Quant aux 80 000 cantines, le bio à certes progressé, mais de 6 à 7 %, bien loin des 20 % pourtant inscrit dans la loi EGALIM comme objectif pour… 2022.

Pour y parvenir, l’Agence bio préconise de s’inspirer de certaines politiques volontaristes en Europe. En Autriche par exemple, l’introduction du bio dans les cantines remonte aux années 90. Le gouvernement a fixé des ambitions claires : 23 % en 2023 et 55 % en 2030.

Même chose au Danemark, avec la mise en place, dès 1997 d’un fonds pour soutenir les projets d’introduction de produits bio en restauration collective. Depuis 2009, les cantines disposent d’un logo signalant la part du bio.

Enfin, en Italie, les cantines scolaires doivent cuisiner au moins 50 % de produits biologiques.

L’autre levier porte sur l’« acculturation » des restaurateurs, selon Laure Verdeau. Le projet « Du Bio Chef ! » financé par la Commission européenne, a justement pour but de renforcer la place du bio dans la formation des futurs professionnels.

« Booster » la demande

Pour la directrice, il faut partir de la demande pour redynamiser toute la filière, à commencer par l’agriculture.

« Le bio est un vecteur d’attractivité et la solution, notamment pour assurer le renouvellement des générations. Il faudra augmenter la consommation de bio pour remplacer les agriculteurs« , déclare Laure Verdeau.
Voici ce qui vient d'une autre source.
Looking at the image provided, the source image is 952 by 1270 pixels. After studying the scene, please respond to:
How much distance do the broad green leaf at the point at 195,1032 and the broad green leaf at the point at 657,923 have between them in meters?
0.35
La France a aujourd’hui le plus de surfaces bio en Europe, mais elles ne représentent que 11 % de la surface agricole utile totale du pays. Or, dans ses objectifs inscrits dans la stratégie De la ferme à la table, la Commission européenne fixe un objectif de 25 % à l’horizon 2030. La France, elle, s’est engagée à atteindre 18 % en 2027.
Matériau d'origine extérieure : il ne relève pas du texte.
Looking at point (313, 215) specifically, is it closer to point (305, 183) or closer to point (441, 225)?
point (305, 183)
« À nous de booster la consommation du bio, à travers tous les circuits : à domicile par des campagnes d’information massives, mais aussi par des programmes pour faire entrer le bio dans les formations de cuisine et dans le quotidien des gestionnaires de cantines. Tout le monde doit pouvoir atteinde 20 % de bio dans l’alimentation », conclut la directrice de l’Agence bio.